中央教育審議会
2002/08/05
大学の質の保証に係る新たなシステムの構築について(答申概要)
大学の質の保証に係る新たなシステムの構築について(答申概要)
第1章 基本的な考え方
- 「知の時代」とも言われるこの21世紀において,我が国がリーダーシップを発揮し発展していく上で大学の果たす役割は極めて大きく,国際的通用性等の観点からも,大学の質を社会に保証していく必要がある。特に,大学評価に関しては,米国のみならず欧州主要国において改革の重要テーマとなってきている。
- また,我が国の行政システム全体が,国による事前規制型から事後チェック型へと移行する方向にあり,平成13年12月の総合規制改革会議第1次答申等も踏まえ,事前規制である設置認可制度を見直し,国の関与は謙抑的としつつ,設置後も含めて官民のシステム全体で大学の質を保証していく必要がある。
- このため,現在,国による厳格な設置認可と各大学の自己努力に負っている大学の質の保証システムについて,設置認可を弾力化し大学が自らの判断で社会の変化等に対応した教育研究活動を展開できるようにするとともに,設置後の状況を第三者が客観的な立場から継続的に評価を行う体制を整備することにより,大学の自主性・自律性を踏まえた新たな質の保証システムを構築する。
第2章 設置認可の在り方の見直し
(設置認可の対象)
- 設置認可の対象は,大学が主体的・機動的・弾力的に組織改編できるよう,大学の質の確保のために事前審査が必要不可欠なものに限定する。
- 具体的には,国の設置認可は,大学,大学院の基本組織である学部,研究科等の新設・改廃について行うことを原則とするが,学部の設置は認可,学部の学科の設置は届出といった形式的な対応とするのではなく,改編前後で授与する学位の種類や対象とする学問分野に変更があるか否かを勘案して次のような弾力的な取扱いとする。
- (1)現在授与している学位の種類・分野を変更しない範囲内で組織改編する場合は,学部等大学の基本組織の設置であっても国の認可は不要とし,届出で足りることとする。
<イメージ例>
- 経済学部の中に経済学科と経営学科があり,経営学科を改組して経営学部を新設する場合は届出。
- 理学研究科と工学研究科を統合して理工学研究科を新設する場合は届出。
- (2)新たな種類・分野の学位を授与するための組織改編の場合は,学部の学科の新設であっても認可の対象とする。
<イメージ例>
- 医学部の中に既設の医学科とは別に看護学科を新設する場合は,看護学部の設置の場合と同様,認可の対象。
- 既設大学に新たに「法科大学院」を設置する場合は,研究科として設置するか専攻として設置するかを問わず,認可の対象。

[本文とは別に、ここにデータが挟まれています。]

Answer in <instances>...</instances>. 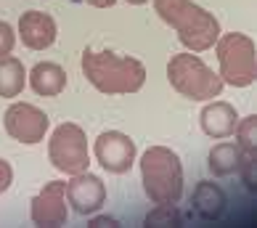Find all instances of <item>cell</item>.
<instances>
[{"label":"cell","instance_id":"8fae6325","mask_svg":"<svg viewBox=\"0 0 257 228\" xmlns=\"http://www.w3.org/2000/svg\"><path fill=\"white\" fill-rule=\"evenodd\" d=\"M19 37L30 51H45L51 48L59 37V27H56L53 16L45 11H27L19 19Z\"/></svg>","mask_w":257,"mask_h":228},{"label":"cell","instance_id":"7a4b0ae2","mask_svg":"<svg viewBox=\"0 0 257 228\" xmlns=\"http://www.w3.org/2000/svg\"><path fill=\"white\" fill-rule=\"evenodd\" d=\"M154 11L178 32V40L191 53L209 51L220 37V22L194 0H154Z\"/></svg>","mask_w":257,"mask_h":228},{"label":"cell","instance_id":"ba28073f","mask_svg":"<svg viewBox=\"0 0 257 228\" xmlns=\"http://www.w3.org/2000/svg\"><path fill=\"white\" fill-rule=\"evenodd\" d=\"M96 159L98 165L106 170V173L122 175L136 165V141H133L127 133L119 130H106L96 138Z\"/></svg>","mask_w":257,"mask_h":228},{"label":"cell","instance_id":"9c48e42d","mask_svg":"<svg viewBox=\"0 0 257 228\" xmlns=\"http://www.w3.org/2000/svg\"><path fill=\"white\" fill-rule=\"evenodd\" d=\"M30 217L35 225L56 228L64 225L69 217V202H66V183L64 180H51L43 186L40 194H35L30 204Z\"/></svg>","mask_w":257,"mask_h":228},{"label":"cell","instance_id":"d6986e66","mask_svg":"<svg viewBox=\"0 0 257 228\" xmlns=\"http://www.w3.org/2000/svg\"><path fill=\"white\" fill-rule=\"evenodd\" d=\"M90 225L98 228V225H117V220L114 217H90Z\"/></svg>","mask_w":257,"mask_h":228},{"label":"cell","instance_id":"7402d4cb","mask_svg":"<svg viewBox=\"0 0 257 228\" xmlns=\"http://www.w3.org/2000/svg\"><path fill=\"white\" fill-rule=\"evenodd\" d=\"M72 3H88V0H72Z\"/></svg>","mask_w":257,"mask_h":228},{"label":"cell","instance_id":"30bf717a","mask_svg":"<svg viewBox=\"0 0 257 228\" xmlns=\"http://www.w3.org/2000/svg\"><path fill=\"white\" fill-rule=\"evenodd\" d=\"M66 202L77 215H96L106 204V186L93 173H77L66 183Z\"/></svg>","mask_w":257,"mask_h":228},{"label":"cell","instance_id":"2e32d148","mask_svg":"<svg viewBox=\"0 0 257 228\" xmlns=\"http://www.w3.org/2000/svg\"><path fill=\"white\" fill-rule=\"evenodd\" d=\"M146 223L157 225V223H180V215L175 210V204H157V210L146 217Z\"/></svg>","mask_w":257,"mask_h":228},{"label":"cell","instance_id":"5b68a950","mask_svg":"<svg viewBox=\"0 0 257 228\" xmlns=\"http://www.w3.org/2000/svg\"><path fill=\"white\" fill-rule=\"evenodd\" d=\"M217 64H220L223 85L246 88L257 80V48L254 40L244 32L220 35L215 43Z\"/></svg>","mask_w":257,"mask_h":228},{"label":"cell","instance_id":"52a82bcc","mask_svg":"<svg viewBox=\"0 0 257 228\" xmlns=\"http://www.w3.org/2000/svg\"><path fill=\"white\" fill-rule=\"evenodd\" d=\"M3 125H6V133L14 141L35 146L45 138V133L51 128V120L35 103H11L3 114Z\"/></svg>","mask_w":257,"mask_h":228},{"label":"cell","instance_id":"8992f818","mask_svg":"<svg viewBox=\"0 0 257 228\" xmlns=\"http://www.w3.org/2000/svg\"><path fill=\"white\" fill-rule=\"evenodd\" d=\"M48 159H51V165L64 175L85 173L88 165H90L85 130L80 125H74V122L59 125L51 133V141H48Z\"/></svg>","mask_w":257,"mask_h":228},{"label":"cell","instance_id":"5bb4252c","mask_svg":"<svg viewBox=\"0 0 257 228\" xmlns=\"http://www.w3.org/2000/svg\"><path fill=\"white\" fill-rule=\"evenodd\" d=\"M27 85V69L16 56L0 59V98H16Z\"/></svg>","mask_w":257,"mask_h":228},{"label":"cell","instance_id":"ac0fdd59","mask_svg":"<svg viewBox=\"0 0 257 228\" xmlns=\"http://www.w3.org/2000/svg\"><path fill=\"white\" fill-rule=\"evenodd\" d=\"M11 183H14V170L3 157H0V194H6L8 188H11Z\"/></svg>","mask_w":257,"mask_h":228},{"label":"cell","instance_id":"44dd1931","mask_svg":"<svg viewBox=\"0 0 257 228\" xmlns=\"http://www.w3.org/2000/svg\"><path fill=\"white\" fill-rule=\"evenodd\" d=\"M130 6H144V3H149V0H127Z\"/></svg>","mask_w":257,"mask_h":228},{"label":"cell","instance_id":"e0dca14e","mask_svg":"<svg viewBox=\"0 0 257 228\" xmlns=\"http://www.w3.org/2000/svg\"><path fill=\"white\" fill-rule=\"evenodd\" d=\"M14 45H16L14 27L8 24V22H0V59H3V56H11Z\"/></svg>","mask_w":257,"mask_h":228},{"label":"cell","instance_id":"ffe728a7","mask_svg":"<svg viewBox=\"0 0 257 228\" xmlns=\"http://www.w3.org/2000/svg\"><path fill=\"white\" fill-rule=\"evenodd\" d=\"M117 0H88V6H93V8H111Z\"/></svg>","mask_w":257,"mask_h":228},{"label":"cell","instance_id":"9a60e30c","mask_svg":"<svg viewBox=\"0 0 257 228\" xmlns=\"http://www.w3.org/2000/svg\"><path fill=\"white\" fill-rule=\"evenodd\" d=\"M239 165H241V149L233 141H223V144L212 146V151H209V170L217 178L239 173Z\"/></svg>","mask_w":257,"mask_h":228},{"label":"cell","instance_id":"4fadbf2b","mask_svg":"<svg viewBox=\"0 0 257 228\" xmlns=\"http://www.w3.org/2000/svg\"><path fill=\"white\" fill-rule=\"evenodd\" d=\"M27 77H30L32 90L43 98H53V96H59V93H64V88H66V72L53 61L35 64Z\"/></svg>","mask_w":257,"mask_h":228},{"label":"cell","instance_id":"7c38bea8","mask_svg":"<svg viewBox=\"0 0 257 228\" xmlns=\"http://www.w3.org/2000/svg\"><path fill=\"white\" fill-rule=\"evenodd\" d=\"M199 122H202L204 136L215 138V141L231 138L236 125H239V111L228 101H209L202 109V114H199Z\"/></svg>","mask_w":257,"mask_h":228},{"label":"cell","instance_id":"277c9868","mask_svg":"<svg viewBox=\"0 0 257 228\" xmlns=\"http://www.w3.org/2000/svg\"><path fill=\"white\" fill-rule=\"evenodd\" d=\"M167 80L170 85L180 93V96L191 98V101H212L223 93V80L220 74H215L209 66L188 53H178L167 64Z\"/></svg>","mask_w":257,"mask_h":228},{"label":"cell","instance_id":"3957f363","mask_svg":"<svg viewBox=\"0 0 257 228\" xmlns=\"http://www.w3.org/2000/svg\"><path fill=\"white\" fill-rule=\"evenodd\" d=\"M141 183L154 204H178L183 196V165L167 146H149L141 157Z\"/></svg>","mask_w":257,"mask_h":228},{"label":"cell","instance_id":"6da1fadb","mask_svg":"<svg viewBox=\"0 0 257 228\" xmlns=\"http://www.w3.org/2000/svg\"><path fill=\"white\" fill-rule=\"evenodd\" d=\"M82 72L88 82L103 96H127L138 93L146 82V66L133 56H119L114 51H82Z\"/></svg>","mask_w":257,"mask_h":228}]
</instances>
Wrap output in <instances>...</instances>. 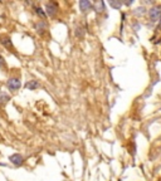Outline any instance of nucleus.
Masks as SVG:
<instances>
[{
  "instance_id": "obj_1",
  "label": "nucleus",
  "mask_w": 161,
  "mask_h": 181,
  "mask_svg": "<svg viewBox=\"0 0 161 181\" xmlns=\"http://www.w3.org/2000/svg\"><path fill=\"white\" fill-rule=\"evenodd\" d=\"M161 18V9L158 7H153L150 9V19L151 22H156Z\"/></svg>"
},
{
  "instance_id": "obj_13",
  "label": "nucleus",
  "mask_w": 161,
  "mask_h": 181,
  "mask_svg": "<svg viewBox=\"0 0 161 181\" xmlns=\"http://www.w3.org/2000/svg\"><path fill=\"white\" fill-rule=\"evenodd\" d=\"M111 5H112V7H115V8H118V7H121V4H117V3H113V2L111 3Z\"/></svg>"
},
{
  "instance_id": "obj_4",
  "label": "nucleus",
  "mask_w": 161,
  "mask_h": 181,
  "mask_svg": "<svg viewBox=\"0 0 161 181\" xmlns=\"http://www.w3.org/2000/svg\"><path fill=\"white\" fill-rule=\"evenodd\" d=\"M45 10H47V14H48V15L53 17V15H55V13H57V5H55L54 3H48V4L45 5Z\"/></svg>"
},
{
  "instance_id": "obj_9",
  "label": "nucleus",
  "mask_w": 161,
  "mask_h": 181,
  "mask_svg": "<svg viewBox=\"0 0 161 181\" xmlns=\"http://www.w3.org/2000/svg\"><path fill=\"white\" fill-rule=\"evenodd\" d=\"M136 10H137V12H136V14H137V15H140V14L142 15V14L145 13V8H138V9H136Z\"/></svg>"
},
{
  "instance_id": "obj_8",
  "label": "nucleus",
  "mask_w": 161,
  "mask_h": 181,
  "mask_svg": "<svg viewBox=\"0 0 161 181\" xmlns=\"http://www.w3.org/2000/svg\"><path fill=\"white\" fill-rule=\"evenodd\" d=\"M95 8H96V12L97 13H101V12H103V3H96V5H95Z\"/></svg>"
},
{
  "instance_id": "obj_2",
  "label": "nucleus",
  "mask_w": 161,
  "mask_h": 181,
  "mask_svg": "<svg viewBox=\"0 0 161 181\" xmlns=\"http://www.w3.org/2000/svg\"><path fill=\"white\" fill-rule=\"evenodd\" d=\"M20 85H22V83H20V80H19L18 78H10V79L8 80V87H9L12 90L19 89Z\"/></svg>"
},
{
  "instance_id": "obj_10",
  "label": "nucleus",
  "mask_w": 161,
  "mask_h": 181,
  "mask_svg": "<svg viewBox=\"0 0 161 181\" xmlns=\"http://www.w3.org/2000/svg\"><path fill=\"white\" fill-rule=\"evenodd\" d=\"M3 44H4V45L7 44L8 47H10V45H12V43H10V40H9L8 38H7V39H3Z\"/></svg>"
},
{
  "instance_id": "obj_7",
  "label": "nucleus",
  "mask_w": 161,
  "mask_h": 181,
  "mask_svg": "<svg viewBox=\"0 0 161 181\" xmlns=\"http://www.w3.org/2000/svg\"><path fill=\"white\" fill-rule=\"evenodd\" d=\"M38 85H39V84H38V82H35V80H30V82H28V83L25 84V87L29 88V89H35Z\"/></svg>"
},
{
  "instance_id": "obj_11",
  "label": "nucleus",
  "mask_w": 161,
  "mask_h": 181,
  "mask_svg": "<svg viewBox=\"0 0 161 181\" xmlns=\"http://www.w3.org/2000/svg\"><path fill=\"white\" fill-rule=\"evenodd\" d=\"M37 13H38L39 15H42V17H43V15H45V14H44V12H43L40 8H37Z\"/></svg>"
},
{
  "instance_id": "obj_12",
  "label": "nucleus",
  "mask_w": 161,
  "mask_h": 181,
  "mask_svg": "<svg viewBox=\"0 0 161 181\" xmlns=\"http://www.w3.org/2000/svg\"><path fill=\"white\" fill-rule=\"evenodd\" d=\"M3 65H4V58L0 55V67H3Z\"/></svg>"
},
{
  "instance_id": "obj_5",
  "label": "nucleus",
  "mask_w": 161,
  "mask_h": 181,
  "mask_svg": "<svg viewBox=\"0 0 161 181\" xmlns=\"http://www.w3.org/2000/svg\"><path fill=\"white\" fill-rule=\"evenodd\" d=\"M10 100V96L7 95L5 92H0V105H5Z\"/></svg>"
},
{
  "instance_id": "obj_6",
  "label": "nucleus",
  "mask_w": 161,
  "mask_h": 181,
  "mask_svg": "<svg viewBox=\"0 0 161 181\" xmlns=\"http://www.w3.org/2000/svg\"><path fill=\"white\" fill-rule=\"evenodd\" d=\"M91 7H92L91 3H90V2H86V0H83V2L79 3V8H80V10H82V12H87Z\"/></svg>"
},
{
  "instance_id": "obj_14",
  "label": "nucleus",
  "mask_w": 161,
  "mask_h": 181,
  "mask_svg": "<svg viewBox=\"0 0 161 181\" xmlns=\"http://www.w3.org/2000/svg\"><path fill=\"white\" fill-rule=\"evenodd\" d=\"M160 19H161V18H160ZM158 28L161 29V20H160V25H158Z\"/></svg>"
},
{
  "instance_id": "obj_3",
  "label": "nucleus",
  "mask_w": 161,
  "mask_h": 181,
  "mask_svg": "<svg viewBox=\"0 0 161 181\" xmlns=\"http://www.w3.org/2000/svg\"><path fill=\"white\" fill-rule=\"evenodd\" d=\"M10 161H12V163H14L15 166H20V165L23 163L24 158H23L22 155H19V153H14V155L10 156Z\"/></svg>"
}]
</instances>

- 今後の学部等の設置に当たっては,改編前後で授与する学位の対象とする分野の違いによって認可か届出かが分かれることとなるため,どのような場合が「新たな分野の学位を授与する場合」に該当するかについて,指標を定める必要があり,本審議会でさらに検討し結論を得ることとする。

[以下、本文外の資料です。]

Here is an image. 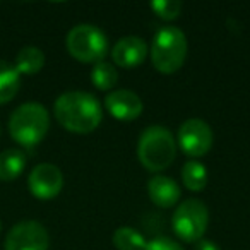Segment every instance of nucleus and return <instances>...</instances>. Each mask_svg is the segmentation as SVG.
I'll use <instances>...</instances> for the list:
<instances>
[{"label": "nucleus", "mask_w": 250, "mask_h": 250, "mask_svg": "<svg viewBox=\"0 0 250 250\" xmlns=\"http://www.w3.org/2000/svg\"><path fill=\"white\" fill-rule=\"evenodd\" d=\"M113 245L118 250H144L147 242L141 231L129 226H122L113 233Z\"/></svg>", "instance_id": "f3484780"}, {"label": "nucleus", "mask_w": 250, "mask_h": 250, "mask_svg": "<svg viewBox=\"0 0 250 250\" xmlns=\"http://www.w3.org/2000/svg\"><path fill=\"white\" fill-rule=\"evenodd\" d=\"M195 250H221V249L214 242H211V240H199Z\"/></svg>", "instance_id": "412c9836"}, {"label": "nucleus", "mask_w": 250, "mask_h": 250, "mask_svg": "<svg viewBox=\"0 0 250 250\" xmlns=\"http://www.w3.org/2000/svg\"><path fill=\"white\" fill-rule=\"evenodd\" d=\"M29 192L36 199L48 201L60 194L63 187V175L55 165L52 163H42L33 168L28 178Z\"/></svg>", "instance_id": "1a4fd4ad"}, {"label": "nucleus", "mask_w": 250, "mask_h": 250, "mask_svg": "<svg viewBox=\"0 0 250 250\" xmlns=\"http://www.w3.org/2000/svg\"><path fill=\"white\" fill-rule=\"evenodd\" d=\"M104 106L111 117L122 122L136 120L144 110L143 100L129 89H115L108 93L104 98Z\"/></svg>", "instance_id": "9d476101"}, {"label": "nucleus", "mask_w": 250, "mask_h": 250, "mask_svg": "<svg viewBox=\"0 0 250 250\" xmlns=\"http://www.w3.org/2000/svg\"><path fill=\"white\" fill-rule=\"evenodd\" d=\"M0 231H2V223H0Z\"/></svg>", "instance_id": "4be33fe9"}, {"label": "nucleus", "mask_w": 250, "mask_h": 250, "mask_svg": "<svg viewBox=\"0 0 250 250\" xmlns=\"http://www.w3.org/2000/svg\"><path fill=\"white\" fill-rule=\"evenodd\" d=\"M182 180L190 192H201L208 185V170L199 161H187L182 168Z\"/></svg>", "instance_id": "dca6fc26"}, {"label": "nucleus", "mask_w": 250, "mask_h": 250, "mask_svg": "<svg viewBox=\"0 0 250 250\" xmlns=\"http://www.w3.org/2000/svg\"><path fill=\"white\" fill-rule=\"evenodd\" d=\"M187 57V38L175 26H163L154 35L151 60L161 74H173L184 65Z\"/></svg>", "instance_id": "20e7f679"}, {"label": "nucleus", "mask_w": 250, "mask_h": 250, "mask_svg": "<svg viewBox=\"0 0 250 250\" xmlns=\"http://www.w3.org/2000/svg\"><path fill=\"white\" fill-rule=\"evenodd\" d=\"M69 53L84 63H98L108 50L106 35L93 24H77L69 31L65 40Z\"/></svg>", "instance_id": "39448f33"}, {"label": "nucleus", "mask_w": 250, "mask_h": 250, "mask_svg": "<svg viewBox=\"0 0 250 250\" xmlns=\"http://www.w3.org/2000/svg\"><path fill=\"white\" fill-rule=\"evenodd\" d=\"M50 127V115L40 103H24L11 115L9 132L26 149L38 146Z\"/></svg>", "instance_id": "f03ea898"}, {"label": "nucleus", "mask_w": 250, "mask_h": 250, "mask_svg": "<svg viewBox=\"0 0 250 250\" xmlns=\"http://www.w3.org/2000/svg\"><path fill=\"white\" fill-rule=\"evenodd\" d=\"M91 81H93L94 87L100 91H110L111 87L117 84L118 72L111 63L108 62H98L94 63L93 70H91Z\"/></svg>", "instance_id": "a211bd4d"}, {"label": "nucleus", "mask_w": 250, "mask_h": 250, "mask_svg": "<svg viewBox=\"0 0 250 250\" xmlns=\"http://www.w3.org/2000/svg\"><path fill=\"white\" fill-rule=\"evenodd\" d=\"M144 250H184V249L180 247V243L173 242L170 238H156L147 242Z\"/></svg>", "instance_id": "aec40b11"}, {"label": "nucleus", "mask_w": 250, "mask_h": 250, "mask_svg": "<svg viewBox=\"0 0 250 250\" xmlns=\"http://www.w3.org/2000/svg\"><path fill=\"white\" fill-rule=\"evenodd\" d=\"M178 146L187 156H204L212 146V130L202 118H188L178 129Z\"/></svg>", "instance_id": "0eeeda50"}, {"label": "nucleus", "mask_w": 250, "mask_h": 250, "mask_svg": "<svg viewBox=\"0 0 250 250\" xmlns=\"http://www.w3.org/2000/svg\"><path fill=\"white\" fill-rule=\"evenodd\" d=\"M147 192H149L151 201L160 208H173L180 199V187L170 177L165 175H156L147 184Z\"/></svg>", "instance_id": "f8f14e48"}, {"label": "nucleus", "mask_w": 250, "mask_h": 250, "mask_svg": "<svg viewBox=\"0 0 250 250\" xmlns=\"http://www.w3.org/2000/svg\"><path fill=\"white\" fill-rule=\"evenodd\" d=\"M209 225V211L199 199H187L177 208L171 218V228L184 242H197Z\"/></svg>", "instance_id": "423d86ee"}, {"label": "nucleus", "mask_w": 250, "mask_h": 250, "mask_svg": "<svg viewBox=\"0 0 250 250\" xmlns=\"http://www.w3.org/2000/svg\"><path fill=\"white\" fill-rule=\"evenodd\" d=\"M137 156L146 170H167L177 156V143L171 132L161 125L147 127L137 143Z\"/></svg>", "instance_id": "7ed1b4c3"}, {"label": "nucleus", "mask_w": 250, "mask_h": 250, "mask_svg": "<svg viewBox=\"0 0 250 250\" xmlns=\"http://www.w3.org/2000/svg\"><path fill=\"white\" fill-rule=\"evenodd\" d=\"M45 65V55L40 48L36 46H26L16 57V70L19 74H26V76H33L38 74Z\"/></svg>", "instance_id": "2eb2a0df"}, {"label": "nucleus", "mask_w": 250, "mask_h": 250, "mask_svg": "<svg viewBox=\"0 0 250 250\" xmlns=\"http://www.w3.org/2000/svg\"><path fill=\"white\" fill-rule=\"evenodd\" d=\"M26 156L19 149H7L0 153V180H16L24 171Z\"/></svg>", "instance_id": "4468645a"}, {"label": "nucleus", "mask_w": 250, "mask_h": 250, "mask_svg": "<svg viewBox=\"0 0 250 250\" xmlns=\"http://www.w3.org/2000/svg\"><path fill=\"white\" fill-rule=\"evenodd\" d=\"M55 118L63 129L76 134H89L101 124V104L91 93L69 91L57 98Z\"/></svg>", "instance_id": "f257e3e1"}, {"label": "nucleus", "mask_w": 250, "mask_h": 250, "mask_svg": "<svg viewBox=\"0 0 250 250\" xmlns=\"http://www.w3.org/2000/svg\"><path fill=\"white\" fill-rule=\"evenodd\" d=\"M147 55V45L144 40L137 38V36H124L115 43L113 50H111V59H113L115 65L122 67V69H134V67L141 65Z\"/></svg>", "instance_id": "9b49d317"}, {"label": "nucleus", "mask_w": 250, "mask_h": 250, "mask_svg": "<svg viewBox=\"0 0 250 250\" xmlns=\"http://www.w3.org/2000/svg\"><path fill=\"white\" fill-rule=\"evenodd\" d=\"M50 238L38 221H21L5 236V250H48Z\"/></svg>", "instance_id": "6e6552de"}, {"label": "nucleus", "mask_w": 250, "mask_h": 250, "mask_svg": "<svg viewBox=\"0 0 250 250\" xmlns=\"http://www.w3.org/2000/svg\"><path fill=\"white\" fill-rule=\"evenodd\" d=\"M151 9L158 18L165 19V21H173L180 16L182 2L178 0H153Z\"/></svg>", "instance_id": "6ab92c4d"}, {"label": "nucleus", "mask_w": 250, "mask_h": 250, "mask_svg": "<svg viewBox=\"0 0 250 250\" xmlns=\"http://www.w3.org/2000/svg\"><path fill=\"white\" fill-rule=\"evenodd\" d=\"M21 86V74L9 62L0 60V104L9 103L18 94Z\"/></svg>", "instance_id": "ddd939ff"}]
</instances>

- 私立大学の収容定員の増減に係る学則変更について,今後も認可対象とするのは大学全体で収容定員が純増する場合のみに限定する。
- 短期大学及び高等専門学校の学科の新設・改廃について,基本組織として国の認可を必要とすることを原則とするが,教育分野を変更しない範囲内の組織改編は届出とするなど4年制大学と同様の取扱いとする。
- 以上のような見直しにも関わらず,当該学部等が法令に適合していることは当然であり,届出事項となったものについて,届出内容が法令に適合していない場合は,国は変更その他必要な措置が講じられるようにする。
(設置審査の抑制方針の見直し)
- 大学,学部等の設置審査における抑制方針は,基本的には撤廃することとする。ただし,現在全く新増設等を認可していない医師,歯科医師,獣医師,教員及び船舶職員の分野については,今後,高等教育のグランドデザインの一環として検討する。

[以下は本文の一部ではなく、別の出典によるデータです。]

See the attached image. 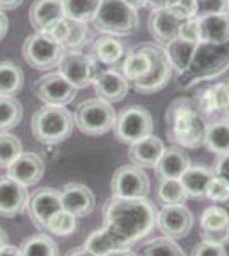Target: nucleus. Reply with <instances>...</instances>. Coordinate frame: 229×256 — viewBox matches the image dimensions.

- 首都圏,近畿圏等における工業(場)等制限区域内等の大学,学部等の設置審査における抑制方針は,工業(場)等制限法も廃止されたことを踏まえ,撤廃することとする。
- なお,抑制方針を撤廃するに当たっては,大都市部における過当競争や地域間格差の拡大等から,教育条件の低下や学生の不安感の増大などを招くおそれもあることから,これらの点に配慮した方策について,高等教育のグランドデザインの一環として別途検討する。
(設置審査に係る基準の見直し)
- 大学設置審査の際に適用されている基準については,法令のほか様々な形式で規定されているが,それぞれの規定の必要性を吟味し整理を図るとともに,一覧性を高め明確化を図る観点から,告示以上の法令で規定する必要がある。
(校地に係る基準の見直し)
- 校地面積基準(校地が校舎の基準面積の3倍以上)及び校地の自己所有比率規制(原則として基準面積の2分の1以上が自己所有)は,一定の役割を果たしていることを踏まえ,一定の数量的な基準は必要と考えられ,新たな数量基準を設定することとする。
第3章 第三者評価制度の導入
- 大学の教育研究活動等の状況について,様々な第三者評価機関のうち国の認証を受けた機関(認証評価機関)が,自ら定める評価基準に基づき大学を定期的に評価し,その結果を公表し社会的評価を受けるとともに,評価結果を踏まえて大学が自ら改善することを促す制度を導入する。その際,大学の理念・特色は多様であることから,多元的に評価を受け得るようにすることが重要である。
- 仮に,評価機関の基準に達せず,適格認定されなかったような場合でも,当該大学は,それを理由に国から行政処分を課されることとなるものではない。
- 機関別第三者評価について,各大学は認証評価機関による評価を受けるものとする。ただし,評価の実施スケジュールについては,第三者評価機関の整備充実の状況や評価に対する大学側の準備状況を考慮して定める。
- 専門分野別第三者評価については,将来的には多様な分野で行われる必要があるが,当面,必要性が強い法科大学院等の専門職大学院から開始することとする。
- 大学評価・学位授与機構による評価を受けることを希望する私立大学についてはこれを可能にすることが適当である。
- 認証評価機関に対する国の支援方策について検討する必要がある。
- 大学の質に関する国際的保証システムを構築していく必要があり,これに関する国際的情報ネットワークの構築等の検討の必要性に関する留意が重要である。
第4章 法令違反状態の大学に対する是正措置
- 違法状態にある大学に対する是正は,原則として,
改善勧告,
変更命令,
特定組織のみを対象とした認可取消等の措置,
大学の閉鎖命令,といった段階を踏まえながら行うこととする。なお、私立大学に変更命令等を行う場合は,事前に大学設置・学校法人審議会の意見を聴くものとする。
第5章 おわりに
- 教育研究活動や財務関係の状況,評価結果など,大学の情報を積極的に提供することは,大学が社会的信頼・支持を得るため不可欠なものとして取り組むことが期待される。
- 大学の存続や学生に対する教育機会の提供が困難になった場合における学生の就学機会の確保方策等については,高等教育の在り方や全体規模などとともに,今後,高等教育のグランドデザインの一環として検討する。